WHat breeds/ages/sex are your other dogs - and is there a particular reason why you feel you can't trust them with the puppy?

If you are just worried that they may resent her, have some supervised time with all the dogs together - if you are really uncomfortable, gently keep hold of the collars of your other dogs. They must be used to the sight, scent and (DEFINITELY) sound of her by now, and will need to get to know her. The more you keep them apart, the less they can learn about each other.

I've never had any problems introducing puppies to adult dogs, but if people on here have then I'm sure they'll give you some advice. 

You are going to end up with an anxious, fearful puppy if you continue like this.


----------



## Amelia66 (Feb 15, 2011)

did you introduce her to the crate and playpen before leaving her in there? 
Plonking her in there and expecting her to accept it is probably adding to the reason she is so distressed.


----------



## MerlinsMum (Aug 2, 2009)

How was she and the other puppies kept at the breeder's? 

Do you have the crate in the bedroom next to your bed, so that you could reach down to comfort her if she gets distressed. Or does she still scream despite this?


----------



## Ang2 (Jun 15, 2012)

She is just a baby, and has just been taken from her mum and siblings. I most definitely could not ignore a little one screaming in distress like this.


----------



## lostbear (May 29, 2013)

Amelia66 said:


> *did you introduce her to the crate and playpen before leaving her in there? *
> Plonking her in there and expecting her to accept it is probably adding to the reason she is so distressed.





MerlinsMum said:


> How was she and the other puppies kept at the breeder's?
> 
> *Do you have the crate in the bedroom next to your bed, so that you could reach down to comfort her if she gets distressed. *Or does she still scream despite this?


Two good points.


----------



## Jadestubeau (Aug 23, 2014)

I had my little frenchie 5th of September. We have two older male dogs a staffy and border terrier. She is crated at night as the staffs will no doubt lie on her and squish goes the frenchie. But how I introduced it was had a really good play, when I could see her nodding off I placed her in the crate and sat at the entrance door open stroking her till she fell asleep then when she fell asleep I crept off, left the door open so that when she woke she was in the crate but can get straight out, I built this up and gradually then started closing the crate door when she fell asleep. Yes she did cry/scream as frenchies do actually scream haha to begi. With but gradually she went longer and longer without crying. 

I started this the moment I got her home as I knew she'd be sleeping in the kitchen with the boys and couldn't be free reign in there. 
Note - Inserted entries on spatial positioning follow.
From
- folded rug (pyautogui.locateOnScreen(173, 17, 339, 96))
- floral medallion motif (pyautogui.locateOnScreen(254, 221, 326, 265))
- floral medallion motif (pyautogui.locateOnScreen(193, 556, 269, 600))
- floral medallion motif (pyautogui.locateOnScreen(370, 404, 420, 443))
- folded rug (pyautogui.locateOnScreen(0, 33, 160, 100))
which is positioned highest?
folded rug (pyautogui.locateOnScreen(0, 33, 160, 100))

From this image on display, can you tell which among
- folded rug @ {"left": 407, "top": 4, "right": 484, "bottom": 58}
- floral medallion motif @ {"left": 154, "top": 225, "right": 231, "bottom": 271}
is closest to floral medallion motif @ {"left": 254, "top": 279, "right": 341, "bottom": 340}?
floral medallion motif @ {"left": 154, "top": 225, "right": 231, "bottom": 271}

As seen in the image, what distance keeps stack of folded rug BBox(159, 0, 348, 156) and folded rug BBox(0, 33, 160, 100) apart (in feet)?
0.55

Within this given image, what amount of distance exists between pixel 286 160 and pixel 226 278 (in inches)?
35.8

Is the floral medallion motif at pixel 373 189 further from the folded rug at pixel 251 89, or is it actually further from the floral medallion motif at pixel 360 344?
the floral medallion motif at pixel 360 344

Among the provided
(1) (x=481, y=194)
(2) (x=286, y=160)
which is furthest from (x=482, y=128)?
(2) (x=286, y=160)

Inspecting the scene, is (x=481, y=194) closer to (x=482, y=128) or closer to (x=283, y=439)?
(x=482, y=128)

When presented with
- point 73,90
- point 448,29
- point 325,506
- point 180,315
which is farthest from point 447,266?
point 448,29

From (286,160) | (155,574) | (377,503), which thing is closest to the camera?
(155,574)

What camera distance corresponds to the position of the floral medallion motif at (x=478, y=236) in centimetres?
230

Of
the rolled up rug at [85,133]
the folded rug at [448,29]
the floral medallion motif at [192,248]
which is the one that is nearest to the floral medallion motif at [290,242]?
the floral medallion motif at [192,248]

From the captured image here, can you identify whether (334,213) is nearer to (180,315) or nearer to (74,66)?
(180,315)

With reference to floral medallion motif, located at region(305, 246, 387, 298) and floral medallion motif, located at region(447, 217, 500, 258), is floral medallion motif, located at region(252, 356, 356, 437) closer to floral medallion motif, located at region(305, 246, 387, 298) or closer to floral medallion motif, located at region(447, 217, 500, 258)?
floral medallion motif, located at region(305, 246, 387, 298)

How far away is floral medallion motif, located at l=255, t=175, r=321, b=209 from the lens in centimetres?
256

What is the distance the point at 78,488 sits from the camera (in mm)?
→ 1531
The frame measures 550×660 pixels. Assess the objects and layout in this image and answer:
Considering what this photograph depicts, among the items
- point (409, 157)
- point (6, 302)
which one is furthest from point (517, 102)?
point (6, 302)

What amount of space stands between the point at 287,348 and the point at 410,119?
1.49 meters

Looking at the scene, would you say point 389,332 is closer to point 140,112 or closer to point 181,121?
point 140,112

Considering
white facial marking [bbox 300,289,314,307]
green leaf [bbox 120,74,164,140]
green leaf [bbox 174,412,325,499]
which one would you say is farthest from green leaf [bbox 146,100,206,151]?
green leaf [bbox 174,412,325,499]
I was lucky and she didn't make a sound on her first night or any night since, well she did wake me at 6.30 but that's good enough for me. She has a giant fluffy teddy in her crate, dently Nysa bone, a bully chew! Look these up as they last mine ages, they can be a bit smelly and are vile when you realise what they are but she's so happy with it and it keeps her content, I buy mine off ebay 5 large thick ones for 6.99 which when you do find them in pet shops the ebay price is v good. 

She does get a kong from time to time but not every day as it has to be a treat rather than the norm else she gets bored. She also has a blanket and puppy pads just in case.

She gets fed in her crate and also when she travels in our van we put her crate in there for her to travel in. now she has absolutely no issues with it. She's 5 months now , we've had her for three and being crated is the most natural thing for at night and sometimes during the day, but that's not my long term intentions for her so now we need to tip the balance so that she can behave when having the option of if she wants to go In her crate or not.

Our biggest issue is, that now her crate is so fun the boys love to wander in and steal her treats, often find them in there the toe rags!

Sorry for my long response


----------